Job - According to the passage on the Instagram aesthetic, what share of American companies used Instagram as of 2017?

*** Passage provided ***

Capturing the Instagram Aesthetic with Your Brand
Over 70 percent of American companies now use Instagram as of 2017, (sproutsocial.com/insights/instagram-stats/) and it’s no surprise. Instagram is one of the best places to get more clicks and find new customers, with much higher engagement rates than Facebook or Twitter (webstrategiesinc.com/blog/which-social-media-sites-get-the-most-engagement). However, marketers must understand the culture and aesthetic of Instagram to take full advantage of those extra views and likes. If you get it right, potential customers will look forward to seeing your business’s posts, creating organic engagement and growth.
The Instagram Aesthetic
Instagram started in 2010 by bringing nostalgia and vintage appeal to social picture sharing, with its filters and square format photos letting users create beautiful pictures from their terrible smartphone cameras. As smartphone cameras improved, many users stopped using the premade filters, but the focus on beauty remains. Aesthetically-minded users take advantage of photo editing tools to tinker with saturation, contrast, color, and cropping well beyond the capabilities of pre-made filters.

*** Data excerpts ***

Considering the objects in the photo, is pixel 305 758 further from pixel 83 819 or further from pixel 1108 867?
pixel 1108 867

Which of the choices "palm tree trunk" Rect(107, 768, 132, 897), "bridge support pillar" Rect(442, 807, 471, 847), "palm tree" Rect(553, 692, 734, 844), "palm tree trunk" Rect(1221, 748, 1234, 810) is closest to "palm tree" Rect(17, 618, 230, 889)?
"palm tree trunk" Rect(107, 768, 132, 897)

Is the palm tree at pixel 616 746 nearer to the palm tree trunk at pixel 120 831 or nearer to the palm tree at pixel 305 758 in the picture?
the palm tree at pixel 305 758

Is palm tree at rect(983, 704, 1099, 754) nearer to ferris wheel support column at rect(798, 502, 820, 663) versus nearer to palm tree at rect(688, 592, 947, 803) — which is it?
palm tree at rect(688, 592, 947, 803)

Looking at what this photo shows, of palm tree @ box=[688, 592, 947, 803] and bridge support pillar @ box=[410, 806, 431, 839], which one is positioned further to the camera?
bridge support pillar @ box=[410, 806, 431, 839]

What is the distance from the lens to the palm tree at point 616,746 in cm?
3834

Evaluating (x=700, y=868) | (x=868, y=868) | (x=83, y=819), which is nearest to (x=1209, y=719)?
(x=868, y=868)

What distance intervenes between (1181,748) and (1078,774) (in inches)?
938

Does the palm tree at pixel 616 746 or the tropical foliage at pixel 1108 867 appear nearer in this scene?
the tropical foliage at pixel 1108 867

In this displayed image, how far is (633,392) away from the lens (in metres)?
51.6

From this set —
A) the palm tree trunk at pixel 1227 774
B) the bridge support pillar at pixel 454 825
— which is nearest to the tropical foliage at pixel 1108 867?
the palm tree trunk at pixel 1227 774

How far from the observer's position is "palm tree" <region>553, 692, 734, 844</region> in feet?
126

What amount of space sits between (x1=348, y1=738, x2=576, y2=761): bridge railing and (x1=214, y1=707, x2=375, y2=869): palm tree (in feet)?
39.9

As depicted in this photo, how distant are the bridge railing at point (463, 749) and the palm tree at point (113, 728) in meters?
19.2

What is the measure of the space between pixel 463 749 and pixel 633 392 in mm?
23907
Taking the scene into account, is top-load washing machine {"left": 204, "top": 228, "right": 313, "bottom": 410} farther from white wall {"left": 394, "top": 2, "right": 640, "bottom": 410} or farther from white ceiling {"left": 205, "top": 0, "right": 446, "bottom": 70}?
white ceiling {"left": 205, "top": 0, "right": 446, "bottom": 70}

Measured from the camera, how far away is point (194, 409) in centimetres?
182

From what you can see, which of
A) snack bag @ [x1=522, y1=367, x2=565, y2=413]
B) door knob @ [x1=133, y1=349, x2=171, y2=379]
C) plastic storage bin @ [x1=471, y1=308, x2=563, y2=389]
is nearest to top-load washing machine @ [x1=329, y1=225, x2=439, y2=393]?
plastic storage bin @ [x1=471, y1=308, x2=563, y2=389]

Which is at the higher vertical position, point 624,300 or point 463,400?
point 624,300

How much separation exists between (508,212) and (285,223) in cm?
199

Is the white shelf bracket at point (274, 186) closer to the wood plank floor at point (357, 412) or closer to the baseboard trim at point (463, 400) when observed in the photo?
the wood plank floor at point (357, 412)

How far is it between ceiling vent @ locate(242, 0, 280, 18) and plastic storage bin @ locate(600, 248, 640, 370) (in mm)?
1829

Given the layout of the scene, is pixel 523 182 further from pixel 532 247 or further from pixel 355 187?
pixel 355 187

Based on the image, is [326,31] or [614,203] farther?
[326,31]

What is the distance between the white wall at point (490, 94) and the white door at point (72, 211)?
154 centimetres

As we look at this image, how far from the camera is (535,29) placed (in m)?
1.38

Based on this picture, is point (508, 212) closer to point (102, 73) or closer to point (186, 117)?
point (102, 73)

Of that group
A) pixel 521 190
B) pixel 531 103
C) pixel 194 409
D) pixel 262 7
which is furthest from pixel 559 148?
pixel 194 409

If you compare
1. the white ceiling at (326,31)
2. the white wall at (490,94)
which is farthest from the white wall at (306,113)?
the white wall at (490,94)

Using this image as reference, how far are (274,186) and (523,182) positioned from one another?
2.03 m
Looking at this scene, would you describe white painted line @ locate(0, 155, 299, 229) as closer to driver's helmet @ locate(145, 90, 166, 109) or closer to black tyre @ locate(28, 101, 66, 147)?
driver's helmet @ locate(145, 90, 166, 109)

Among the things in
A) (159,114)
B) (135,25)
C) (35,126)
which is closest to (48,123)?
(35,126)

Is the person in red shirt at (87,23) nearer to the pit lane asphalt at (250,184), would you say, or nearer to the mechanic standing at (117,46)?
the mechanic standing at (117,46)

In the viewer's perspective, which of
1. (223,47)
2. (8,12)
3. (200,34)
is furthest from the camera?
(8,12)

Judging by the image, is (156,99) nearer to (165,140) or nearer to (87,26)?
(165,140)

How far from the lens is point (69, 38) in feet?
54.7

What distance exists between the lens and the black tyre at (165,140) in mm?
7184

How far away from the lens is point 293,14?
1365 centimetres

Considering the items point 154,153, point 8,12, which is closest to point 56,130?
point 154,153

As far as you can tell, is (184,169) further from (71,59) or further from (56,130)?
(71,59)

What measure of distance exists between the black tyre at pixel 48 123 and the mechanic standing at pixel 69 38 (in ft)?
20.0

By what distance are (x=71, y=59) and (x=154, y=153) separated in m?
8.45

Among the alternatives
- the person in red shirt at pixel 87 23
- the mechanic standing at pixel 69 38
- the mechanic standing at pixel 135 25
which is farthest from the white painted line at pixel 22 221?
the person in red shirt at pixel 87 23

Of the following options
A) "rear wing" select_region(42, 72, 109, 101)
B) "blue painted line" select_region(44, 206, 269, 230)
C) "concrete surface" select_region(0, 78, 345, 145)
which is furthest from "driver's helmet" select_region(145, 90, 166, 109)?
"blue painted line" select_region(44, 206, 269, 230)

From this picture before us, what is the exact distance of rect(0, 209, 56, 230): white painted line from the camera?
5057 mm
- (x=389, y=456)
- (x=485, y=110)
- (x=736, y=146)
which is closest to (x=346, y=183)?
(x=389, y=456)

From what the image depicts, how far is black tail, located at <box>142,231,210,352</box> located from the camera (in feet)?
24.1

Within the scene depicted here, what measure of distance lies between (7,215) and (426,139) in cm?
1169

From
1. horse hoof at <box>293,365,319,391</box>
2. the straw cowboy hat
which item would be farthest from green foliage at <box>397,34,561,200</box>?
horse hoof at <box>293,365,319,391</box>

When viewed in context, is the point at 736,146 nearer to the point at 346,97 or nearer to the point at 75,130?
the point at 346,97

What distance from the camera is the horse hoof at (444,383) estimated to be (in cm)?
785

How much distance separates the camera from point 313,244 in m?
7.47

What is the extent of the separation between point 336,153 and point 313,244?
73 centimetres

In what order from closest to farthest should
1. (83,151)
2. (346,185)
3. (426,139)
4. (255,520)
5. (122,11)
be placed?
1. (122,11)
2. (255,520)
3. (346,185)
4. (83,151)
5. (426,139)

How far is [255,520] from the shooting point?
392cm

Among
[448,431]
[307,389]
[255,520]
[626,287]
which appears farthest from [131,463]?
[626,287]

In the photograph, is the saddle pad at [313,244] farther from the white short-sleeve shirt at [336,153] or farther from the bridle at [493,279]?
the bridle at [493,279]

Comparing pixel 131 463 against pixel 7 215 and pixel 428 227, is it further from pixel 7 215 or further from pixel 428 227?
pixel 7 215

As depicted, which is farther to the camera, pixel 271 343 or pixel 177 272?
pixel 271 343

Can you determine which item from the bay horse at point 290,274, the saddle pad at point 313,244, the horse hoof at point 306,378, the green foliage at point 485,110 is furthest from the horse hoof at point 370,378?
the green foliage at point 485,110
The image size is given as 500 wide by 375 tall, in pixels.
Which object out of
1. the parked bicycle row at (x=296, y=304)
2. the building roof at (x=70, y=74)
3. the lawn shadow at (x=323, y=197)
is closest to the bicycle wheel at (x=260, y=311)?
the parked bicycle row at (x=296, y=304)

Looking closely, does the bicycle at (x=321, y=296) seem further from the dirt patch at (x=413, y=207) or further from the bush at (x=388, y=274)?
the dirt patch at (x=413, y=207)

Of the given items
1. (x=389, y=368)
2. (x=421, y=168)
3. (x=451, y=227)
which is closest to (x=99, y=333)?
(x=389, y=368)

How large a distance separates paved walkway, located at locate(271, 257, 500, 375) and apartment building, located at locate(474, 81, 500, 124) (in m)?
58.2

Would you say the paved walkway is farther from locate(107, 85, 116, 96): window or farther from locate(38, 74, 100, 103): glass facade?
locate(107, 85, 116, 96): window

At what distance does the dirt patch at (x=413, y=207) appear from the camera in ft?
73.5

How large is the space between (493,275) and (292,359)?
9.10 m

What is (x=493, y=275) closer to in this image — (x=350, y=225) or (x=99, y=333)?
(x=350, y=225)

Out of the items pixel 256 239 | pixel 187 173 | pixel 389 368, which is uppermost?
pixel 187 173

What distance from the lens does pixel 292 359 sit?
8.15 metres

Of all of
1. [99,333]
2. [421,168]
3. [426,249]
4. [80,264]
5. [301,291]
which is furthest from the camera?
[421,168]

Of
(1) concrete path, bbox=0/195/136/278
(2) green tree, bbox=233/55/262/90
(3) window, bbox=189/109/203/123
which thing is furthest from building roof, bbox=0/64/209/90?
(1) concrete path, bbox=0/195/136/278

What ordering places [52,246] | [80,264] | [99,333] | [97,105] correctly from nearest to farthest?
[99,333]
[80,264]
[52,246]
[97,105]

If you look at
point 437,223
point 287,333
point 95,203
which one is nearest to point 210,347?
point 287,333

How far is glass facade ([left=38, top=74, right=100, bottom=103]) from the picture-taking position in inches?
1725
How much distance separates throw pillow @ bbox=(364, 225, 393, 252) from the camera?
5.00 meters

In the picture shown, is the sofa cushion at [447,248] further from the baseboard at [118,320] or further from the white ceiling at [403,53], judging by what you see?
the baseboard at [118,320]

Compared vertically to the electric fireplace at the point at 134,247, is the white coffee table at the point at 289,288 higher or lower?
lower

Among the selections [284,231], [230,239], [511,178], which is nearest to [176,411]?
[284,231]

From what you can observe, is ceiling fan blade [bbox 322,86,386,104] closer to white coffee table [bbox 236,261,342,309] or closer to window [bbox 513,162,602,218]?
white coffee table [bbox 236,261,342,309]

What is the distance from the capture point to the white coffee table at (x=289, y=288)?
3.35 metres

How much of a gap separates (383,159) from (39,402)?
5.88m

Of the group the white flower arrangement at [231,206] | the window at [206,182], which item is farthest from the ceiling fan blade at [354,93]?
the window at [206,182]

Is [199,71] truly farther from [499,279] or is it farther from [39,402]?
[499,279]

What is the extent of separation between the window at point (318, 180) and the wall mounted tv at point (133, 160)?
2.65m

***

Written solution - Over 70 percent.